I think it's not going to happen in at least the next 18-24 months. We will have to wait and watch as to how the industry implements some of the regulator's intent with respect to card security. And all that will need RBI approvals. If well thought out, the framework allows for a possibility of zero click authentication, because now it is going to come under regulatory mandate. And if the ecosystem were to work solutions, within the RBI framework, there is a possibility that for a certain category of transactions done in a certain manner, 2-3 years from now we could see zero authentication process.
 
How has BillDesk's product thinking developed over time and with the emergence of facilities such as NUUP or UPI and/or others?
 
Let's think of it as a 20-year journey. Payments have grown significantly from a time when people undertook a part of the transaction digitally and part of it manually. Now it is end-to-end digital and in real time.  
 
Second, from an India perspective, the ability to move money in real time at zero cost, having existed for many years is cutting edge in terms of world payment technologies, so to speak. Let's say, the top end of delivery of service to customers, which is how do you take all the front-end technologies and connect to the banks to... I think India's clearly really cracked it making sure all these are available.
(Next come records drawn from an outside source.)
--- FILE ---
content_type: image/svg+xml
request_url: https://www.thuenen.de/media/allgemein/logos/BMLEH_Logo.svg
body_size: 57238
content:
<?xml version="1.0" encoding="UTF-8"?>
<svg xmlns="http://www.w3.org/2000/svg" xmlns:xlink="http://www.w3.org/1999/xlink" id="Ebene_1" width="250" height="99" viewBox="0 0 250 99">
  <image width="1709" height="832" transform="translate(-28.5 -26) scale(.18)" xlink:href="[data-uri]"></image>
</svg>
UPI is a great sterling advertisement for that in terms of how consumers can transact easily. I think that problem has by and large been solved and are in fact, in some ways even over-engineered.  
 
The problem that is pending to be solved is an honest assessment of how big is this market? Is it a $150-200 million customer market or is it a billion-customer market from a real digital payments journey and a business case proposition? I think that's the one honest assessment that is pending, which will then give rise to the next set of solutions for growth. We listen to the top 20% of the Indian population, which is already very pampered with solutions. We need to figure out what works for the rest 80%.